Maria Maddalena si reca al sepolcro quando è ancora buio, al mattino: siamo ancora nella tenebra, ma la luce del giorno sta per nascere e in questa situazione di passaggio si muove la Maddalena verso il regno della morte. Il verbo greco usato per indicare ciò che vede la donna (la pietra è stata alzata, sollevata, tolta) può indicare un doppio senso, sia come se il cadavere fosse stato sottratto, rubato e portato via o come se il corpo del Signore fosse sgusciato via dalla troppo stretta prigione della morte. La Maddalena propende per la prima interpretazione e di ciò corre a mettere al corrente due discepoli: Pietro e l’altro discepolo, quello al quale Gesù voleva bene, figure di riferimento per la comunità che legge il Vangelo. Il primo per la sua missione di guida e responsabilità all’interno del gruppo, il secondo per essere il rappresentante di ogni lettore, chiamato ad essere in rapporto di comunione stretta con il Signore e a vivere del suo amore.
La tradizione identifica questo discepolo che Gesù amava, con Giovanni, il figlio di Zebedeo, ed essendo il più giovane del gruppo, può correre al sepolcro più velocemente di Pietro. Quello, però, che dà maggiore spinta alla corsa di questo personaggio è l’energia di bene e di amore che l’incontro con il Signore ha sviluppato in lui.
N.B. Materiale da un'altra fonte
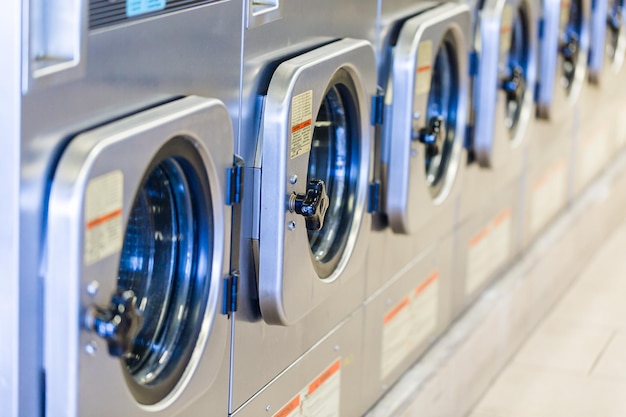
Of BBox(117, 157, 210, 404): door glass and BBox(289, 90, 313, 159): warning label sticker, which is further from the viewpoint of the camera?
BBox(289, 90, 313, 159): warning label sticker

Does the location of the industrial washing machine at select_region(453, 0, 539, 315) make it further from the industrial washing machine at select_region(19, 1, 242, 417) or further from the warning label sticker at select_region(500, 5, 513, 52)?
Result: the industrial washing machine at select_region(19, 1, 242, 417)

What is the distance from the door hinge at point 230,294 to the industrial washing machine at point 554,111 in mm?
1971

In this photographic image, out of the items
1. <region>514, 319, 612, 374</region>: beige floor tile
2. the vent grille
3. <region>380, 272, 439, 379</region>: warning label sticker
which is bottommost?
<region>514, 319, 612, 374</region>: beige floor tile

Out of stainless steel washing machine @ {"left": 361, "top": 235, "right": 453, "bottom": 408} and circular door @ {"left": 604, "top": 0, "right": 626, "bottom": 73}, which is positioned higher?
circular door @ {"left": 604, "top": 0, "right": 626, "bottom": 73}

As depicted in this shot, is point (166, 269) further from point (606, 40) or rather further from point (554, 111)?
point (606, 40)

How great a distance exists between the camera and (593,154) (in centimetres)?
499

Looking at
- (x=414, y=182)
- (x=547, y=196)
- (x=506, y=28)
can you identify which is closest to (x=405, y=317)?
(x=414, y=182)

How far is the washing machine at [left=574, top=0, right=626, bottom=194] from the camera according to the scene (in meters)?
4.51

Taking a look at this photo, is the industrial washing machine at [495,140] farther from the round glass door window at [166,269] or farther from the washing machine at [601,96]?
the round glass door window at [166,269]

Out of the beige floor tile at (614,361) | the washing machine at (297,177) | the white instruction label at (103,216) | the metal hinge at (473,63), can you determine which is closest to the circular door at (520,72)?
the metal hinge at (473,63)

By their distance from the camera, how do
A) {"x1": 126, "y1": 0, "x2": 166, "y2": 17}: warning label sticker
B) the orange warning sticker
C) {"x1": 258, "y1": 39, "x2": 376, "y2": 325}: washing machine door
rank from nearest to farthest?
{"x1": 126, "y1": 0, "x2": 166, "y2": 17}: warning label sticker → {"x1": 258, "y1": 39, "x2": 376, "y2": 325}: washing machine door → the orange warning sticker

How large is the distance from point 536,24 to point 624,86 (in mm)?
1805

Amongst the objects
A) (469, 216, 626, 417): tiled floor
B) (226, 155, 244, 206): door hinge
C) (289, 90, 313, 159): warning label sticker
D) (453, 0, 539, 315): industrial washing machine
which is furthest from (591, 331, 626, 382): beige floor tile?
(226, 155, 244, 206): door hinge

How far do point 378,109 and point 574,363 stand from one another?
165 cm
Oltre alla pietra, che è stata tolta dall’ingresso del sepolcro, sono le bende del cadavere, nella collocazione e posizione in cui sono state rinvenute, le altre tracce che i discepoli dovranno seguire per capire quello che può essere accaduto. Il loro significato ambiguo può indicare sia la morte che ha rubato anche il cadavere sia  la vita che è sfuggita e non si è lasciata imprigionare da nessun indumento. Infine l’annotazione che il vedere e il credere del discepolo amato segnano l’inizio della fede pasquale, fa sì che egli non scopra tanto dove è stato messo il corpo, come si aspettava la Maddalena, ma abbia potuto intuire la verità su quanto è accaduto e sulla direzione che il corpo ha potuto prendere nella linea della vita e della luce.
E proprio sulla scia delle tracce rinvenute ha inizio per ogni discepolo l’itinerario della fede che, tuttavia, non potrà accontentarsi della costatazione del sepolcro vuoto, ma dovrà essere portato a maturazione da altre testimonianze che Giovanni aggiungerà nel resto del Vangelo. Le tracce del Risorto dovranno poi essere rinvenute nella Scrittura, letta alla luce degli avvenimenti della Pasqua e quindi su un livello di comprensione più alto.
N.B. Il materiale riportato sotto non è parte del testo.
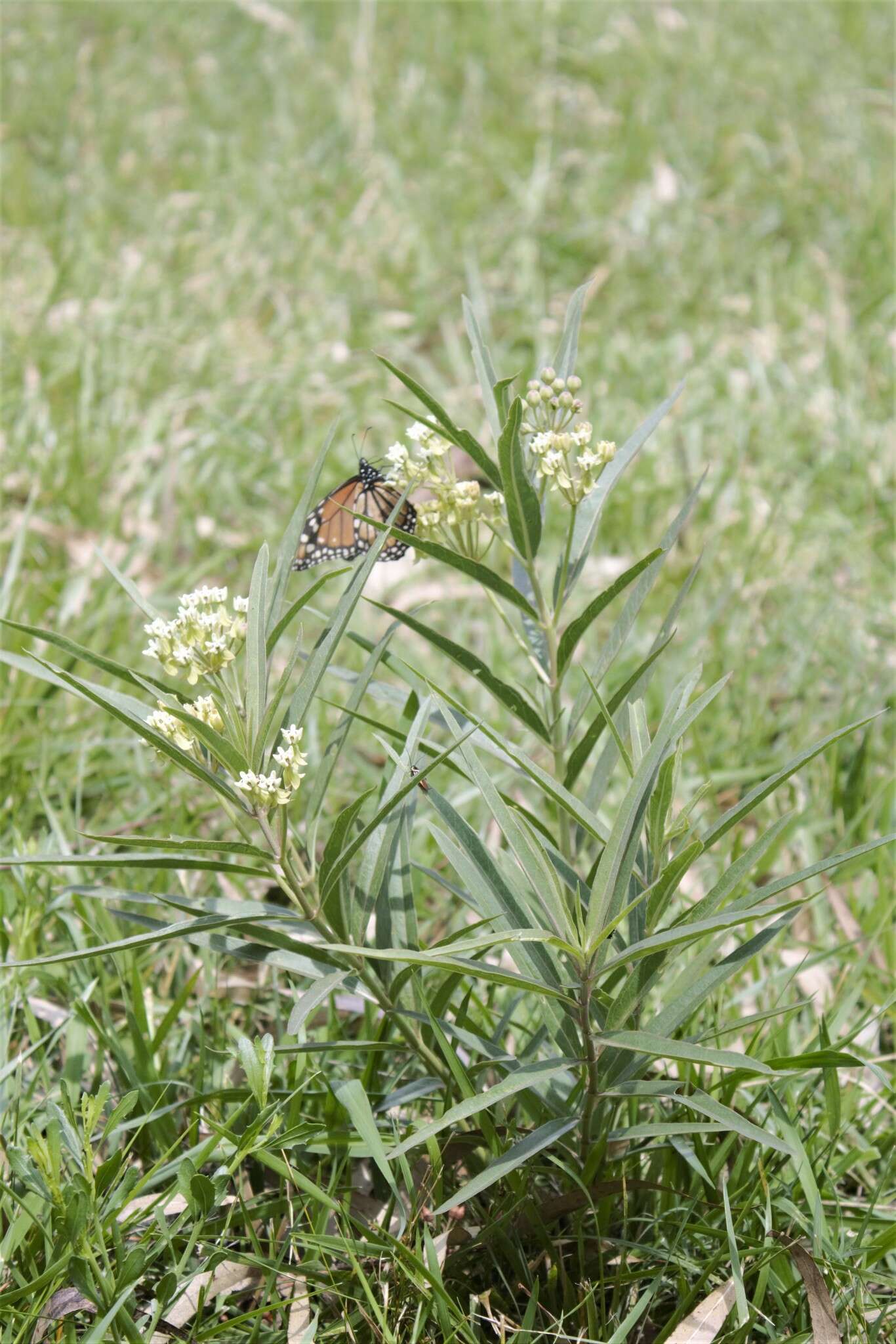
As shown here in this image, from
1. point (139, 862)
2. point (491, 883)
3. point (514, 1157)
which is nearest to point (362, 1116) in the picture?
point (514, 1157)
A questo punto sembrerebbe fin troppo ovvio dire che la fede cristiana nasce dalla Risurrezione di Gesù, dalla sua Pasqua che diventa la nostra Pasqua. Interroghiamoci però sinceramente: quanto la nostra fede è veramente “pasquale”, intrisa profondamente della certezza che in essa, nel suo doppio aspetto di morte e resurrezione, si cela profondamente la volontà di Dio per la salvezza dell’uomo, di ogni uomo? La nostra vita di fede, pur partecipe anche della passione del Signore, quanto è imbevuta dell’ottimismo tipicamente cristiano, che nasce dalla certezza che l’amore di Dio, manifestato nel suo Figlio Gesù Cristo, ha la capacità di sconfiggere ogni male?